La tradition religieuse, la tradition populaire, s’unissent pour faire de cette dernière semaine de l’année quelque chose à la fois de grave et de gai, une période où l’esprit trouve des minutes pour se divertir et d’autres pour méditer. Soyez sûre que, parmi les plus indépendants, les plus froids d’entre nous, il n’en est pas un qui ne sente passer sur son cœur, pendant cette suprême huitaine, des espoirs et des regrets, des nuages mélancoliques et de chaudes effusions de clarté.
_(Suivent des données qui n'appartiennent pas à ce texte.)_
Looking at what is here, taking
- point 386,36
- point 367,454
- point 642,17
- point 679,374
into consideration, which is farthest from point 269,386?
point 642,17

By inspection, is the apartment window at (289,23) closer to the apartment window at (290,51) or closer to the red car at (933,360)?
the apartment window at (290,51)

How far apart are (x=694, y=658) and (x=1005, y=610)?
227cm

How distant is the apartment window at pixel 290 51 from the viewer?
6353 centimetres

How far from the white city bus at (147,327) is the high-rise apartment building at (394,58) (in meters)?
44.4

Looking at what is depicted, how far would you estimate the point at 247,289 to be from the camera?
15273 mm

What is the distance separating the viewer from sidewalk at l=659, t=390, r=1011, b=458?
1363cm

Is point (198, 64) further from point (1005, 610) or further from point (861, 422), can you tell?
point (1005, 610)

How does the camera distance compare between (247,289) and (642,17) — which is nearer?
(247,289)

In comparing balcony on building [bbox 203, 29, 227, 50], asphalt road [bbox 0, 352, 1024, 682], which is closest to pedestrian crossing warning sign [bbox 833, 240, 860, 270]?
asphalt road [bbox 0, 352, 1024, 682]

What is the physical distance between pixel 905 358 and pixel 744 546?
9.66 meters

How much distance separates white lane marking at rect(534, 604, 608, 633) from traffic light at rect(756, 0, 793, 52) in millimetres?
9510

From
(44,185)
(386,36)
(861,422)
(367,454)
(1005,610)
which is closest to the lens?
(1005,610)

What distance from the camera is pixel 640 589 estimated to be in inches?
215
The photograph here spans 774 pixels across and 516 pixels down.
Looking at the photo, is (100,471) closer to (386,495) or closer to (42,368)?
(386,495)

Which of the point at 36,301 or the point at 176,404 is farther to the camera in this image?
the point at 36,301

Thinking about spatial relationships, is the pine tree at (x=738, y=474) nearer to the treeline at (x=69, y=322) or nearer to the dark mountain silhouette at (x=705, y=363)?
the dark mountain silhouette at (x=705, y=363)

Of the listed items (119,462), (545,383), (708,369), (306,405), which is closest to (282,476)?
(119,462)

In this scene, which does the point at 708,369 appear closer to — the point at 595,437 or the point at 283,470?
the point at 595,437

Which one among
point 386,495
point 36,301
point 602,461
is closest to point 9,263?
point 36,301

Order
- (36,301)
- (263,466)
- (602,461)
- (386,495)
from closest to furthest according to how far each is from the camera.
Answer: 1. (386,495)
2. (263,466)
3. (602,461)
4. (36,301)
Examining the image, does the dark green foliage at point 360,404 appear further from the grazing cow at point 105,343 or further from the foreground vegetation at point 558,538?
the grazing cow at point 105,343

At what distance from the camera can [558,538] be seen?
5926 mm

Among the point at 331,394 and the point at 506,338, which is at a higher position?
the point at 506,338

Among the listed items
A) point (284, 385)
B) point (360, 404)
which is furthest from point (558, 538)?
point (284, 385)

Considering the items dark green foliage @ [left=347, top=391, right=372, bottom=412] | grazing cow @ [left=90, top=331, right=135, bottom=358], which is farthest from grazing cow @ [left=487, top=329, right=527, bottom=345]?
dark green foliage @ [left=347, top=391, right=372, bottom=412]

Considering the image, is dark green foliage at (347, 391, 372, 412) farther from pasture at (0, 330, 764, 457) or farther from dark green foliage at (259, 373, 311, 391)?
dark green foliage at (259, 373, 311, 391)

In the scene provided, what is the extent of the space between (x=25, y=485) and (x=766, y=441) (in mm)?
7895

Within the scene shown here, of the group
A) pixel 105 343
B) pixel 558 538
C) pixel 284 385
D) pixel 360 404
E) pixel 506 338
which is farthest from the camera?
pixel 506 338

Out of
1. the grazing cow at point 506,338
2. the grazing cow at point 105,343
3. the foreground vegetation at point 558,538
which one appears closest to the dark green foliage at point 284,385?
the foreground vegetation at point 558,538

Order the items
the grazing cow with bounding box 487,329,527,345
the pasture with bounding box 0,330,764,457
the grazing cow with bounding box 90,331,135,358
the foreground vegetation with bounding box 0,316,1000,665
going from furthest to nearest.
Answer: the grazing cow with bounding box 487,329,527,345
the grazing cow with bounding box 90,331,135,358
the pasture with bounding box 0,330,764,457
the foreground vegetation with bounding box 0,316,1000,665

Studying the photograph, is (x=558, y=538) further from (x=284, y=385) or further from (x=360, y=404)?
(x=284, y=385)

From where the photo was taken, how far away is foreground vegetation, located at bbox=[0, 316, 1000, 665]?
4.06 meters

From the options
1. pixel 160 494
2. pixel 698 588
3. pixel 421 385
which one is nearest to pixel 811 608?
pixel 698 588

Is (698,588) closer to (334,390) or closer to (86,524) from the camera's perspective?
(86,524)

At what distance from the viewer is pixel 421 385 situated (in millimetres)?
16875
On a beau se dire que l’année commence tous les jours, que le calendrier, tel qu’il est, résulte d’une fantaisie combinée de géomètres et de papes: la force des habitudes héréditaires est si impérieuse que, pour tout le monde, entre le 25 et le 31 décembre, le poids du passé se fait plus lourd, tandis que l’avenir s’impose à notre attention plus attrayant, plus inquiétant. C’est comme une halte prolongée entre hier et demain; elle force à réfléchir ceux-là mêmes qui ont le plus coutume de vivre au jour le jour... Cette fois nos réflexions s’aggravent de ce que le siècle finit en même temps que l’année. On va, semble-t-il, vieillir de cent ans. Tout naturellement, de ce dernier palier où nous voilà, on s’arrête pour considérer un plus long bout de la route. Les actifs reporters, habituellement satisfaits quand ils sont venus demander aux écrivains leur opinion sur l’année échue, prétendent en l’occasion nous arracher un jugement «sur le siècle». Et vous-même, Françoise, ne m’avez-vous pas dit que, l’autre jour, à l’institution Berquin, on vous proposa, comme composition de «style», une sorte d’inventaire des conquêtes morales, scientifiques, artistiques, du XIXe siècle?
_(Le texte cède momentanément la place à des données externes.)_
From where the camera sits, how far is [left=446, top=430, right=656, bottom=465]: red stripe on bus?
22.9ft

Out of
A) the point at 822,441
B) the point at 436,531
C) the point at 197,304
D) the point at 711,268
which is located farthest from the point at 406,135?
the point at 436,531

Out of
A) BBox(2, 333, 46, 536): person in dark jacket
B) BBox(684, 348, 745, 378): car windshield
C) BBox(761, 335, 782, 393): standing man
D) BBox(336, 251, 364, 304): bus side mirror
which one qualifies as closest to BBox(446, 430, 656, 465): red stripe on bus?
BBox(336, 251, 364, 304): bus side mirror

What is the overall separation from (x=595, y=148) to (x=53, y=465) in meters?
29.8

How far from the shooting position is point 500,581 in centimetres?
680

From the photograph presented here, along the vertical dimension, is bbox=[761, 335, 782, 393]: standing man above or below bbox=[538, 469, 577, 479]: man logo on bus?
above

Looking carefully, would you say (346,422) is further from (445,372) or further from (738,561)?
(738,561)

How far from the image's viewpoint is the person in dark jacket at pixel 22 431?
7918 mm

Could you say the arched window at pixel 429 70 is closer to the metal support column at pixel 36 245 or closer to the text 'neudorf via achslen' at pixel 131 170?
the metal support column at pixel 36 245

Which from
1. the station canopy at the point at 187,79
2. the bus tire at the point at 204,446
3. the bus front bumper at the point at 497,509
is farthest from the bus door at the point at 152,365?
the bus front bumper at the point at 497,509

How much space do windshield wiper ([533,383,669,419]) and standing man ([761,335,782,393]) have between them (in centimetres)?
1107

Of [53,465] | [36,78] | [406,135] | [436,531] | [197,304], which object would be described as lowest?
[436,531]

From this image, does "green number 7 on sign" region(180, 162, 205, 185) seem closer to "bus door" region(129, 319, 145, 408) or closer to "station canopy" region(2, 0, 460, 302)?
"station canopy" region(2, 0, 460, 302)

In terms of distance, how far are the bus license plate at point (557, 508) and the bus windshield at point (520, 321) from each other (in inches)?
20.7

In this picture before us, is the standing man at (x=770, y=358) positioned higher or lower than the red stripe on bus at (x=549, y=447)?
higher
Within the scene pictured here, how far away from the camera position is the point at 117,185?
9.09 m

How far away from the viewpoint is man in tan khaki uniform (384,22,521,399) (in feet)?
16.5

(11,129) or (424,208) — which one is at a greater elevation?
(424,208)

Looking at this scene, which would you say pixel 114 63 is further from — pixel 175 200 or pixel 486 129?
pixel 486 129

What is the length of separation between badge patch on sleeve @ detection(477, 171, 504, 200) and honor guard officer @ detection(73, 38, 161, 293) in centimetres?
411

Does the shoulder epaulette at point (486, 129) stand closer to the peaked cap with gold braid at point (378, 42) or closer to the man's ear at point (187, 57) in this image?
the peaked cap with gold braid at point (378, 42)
Je vous ai demandé, à ce propos, de me laisser parcourir votre travail.
—Jamais de la vie, m’avez-vous répondu. D’abord, j’ai déchiré ma copie dès qu’on me l’a rendue. Et puis, je n’avais rien su trouver d’intéressant. J’ai parlé des inventions célèbres; j’ai cité des noms de poètes et de savants, entre autres Victor Hugo et Pasteur. Mais, au fond, je ne me sentais pas de force pour traiter la question.
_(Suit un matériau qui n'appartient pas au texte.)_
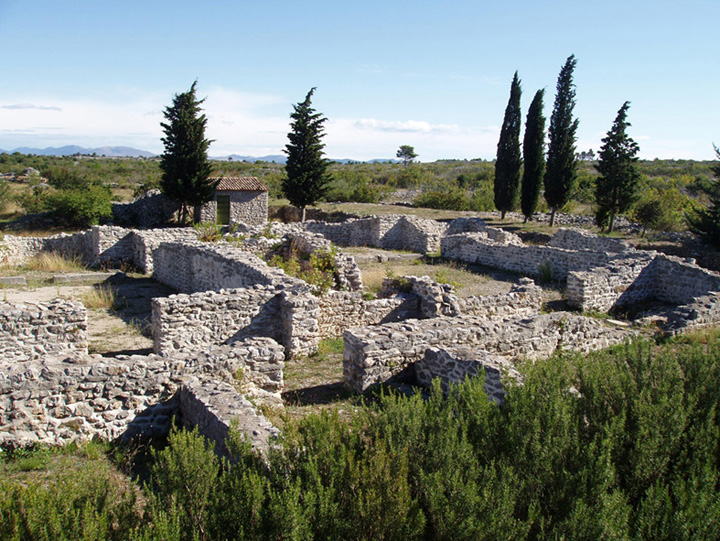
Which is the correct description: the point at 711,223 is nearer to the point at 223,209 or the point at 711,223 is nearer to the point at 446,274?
the point at 446,274

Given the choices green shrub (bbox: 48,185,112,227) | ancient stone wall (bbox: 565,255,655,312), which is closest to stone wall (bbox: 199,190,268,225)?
green shrub (bbox: 48,185,112,227)

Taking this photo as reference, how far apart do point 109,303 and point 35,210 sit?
18727 millimetres

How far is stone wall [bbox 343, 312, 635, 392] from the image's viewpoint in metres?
8.09

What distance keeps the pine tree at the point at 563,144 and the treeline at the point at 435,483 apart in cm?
2629

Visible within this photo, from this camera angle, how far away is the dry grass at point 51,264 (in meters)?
18.1

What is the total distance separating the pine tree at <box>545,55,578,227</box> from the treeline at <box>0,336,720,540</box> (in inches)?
1035

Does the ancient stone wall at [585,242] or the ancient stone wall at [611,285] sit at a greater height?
the ancient stone wall at [585,242]

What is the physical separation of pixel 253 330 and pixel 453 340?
13.4 ft

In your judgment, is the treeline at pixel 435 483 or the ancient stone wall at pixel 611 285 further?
the ancient stone wall at pixel 611 285

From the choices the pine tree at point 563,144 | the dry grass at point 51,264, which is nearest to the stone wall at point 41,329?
the dry grass at point 51,264

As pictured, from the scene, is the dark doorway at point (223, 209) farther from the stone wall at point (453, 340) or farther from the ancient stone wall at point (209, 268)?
the stone wall at point (453, 340)

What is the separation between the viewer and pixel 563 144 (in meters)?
29.9

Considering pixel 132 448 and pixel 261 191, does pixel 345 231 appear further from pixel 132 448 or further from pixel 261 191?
pixel 132 448

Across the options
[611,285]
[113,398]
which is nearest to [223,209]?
[611,285]
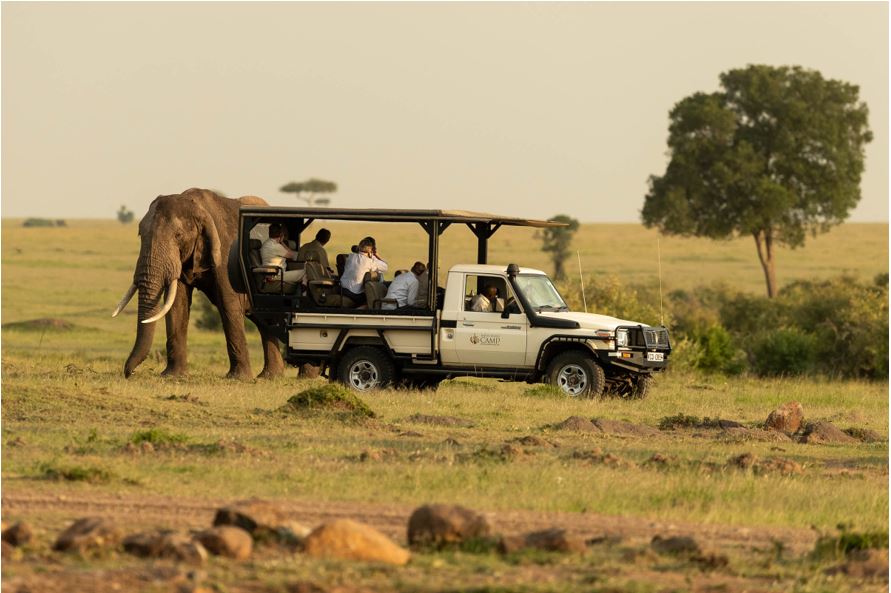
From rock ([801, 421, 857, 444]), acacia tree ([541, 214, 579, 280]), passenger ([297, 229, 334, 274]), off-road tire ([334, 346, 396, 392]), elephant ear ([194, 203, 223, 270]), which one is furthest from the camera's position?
acacia tree ([541, 214, 579, 280])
Vous fûtes en cela modeste, mais avisée. Rien n’est plus malaisé que de juger un temps où l’on a vécu. Même en vous, qui y avez vécu si peu d’années, il a mis trop de ses mœurs pour que vous puissiez l’apprécier de sang-froid. Et moi comme vous, encore que le siècle m’ait ouvert vingt ans plus tôt un crédit sur ses années... Discutons donc comme il nous plaira le bilan du siècle; mais sachons que nos conclusions seront certainement bouleversées par les philosophes de demain. Offrons-leur nos idées là-dessus comme un document sur l’opinion contemporaine, et rien de plus.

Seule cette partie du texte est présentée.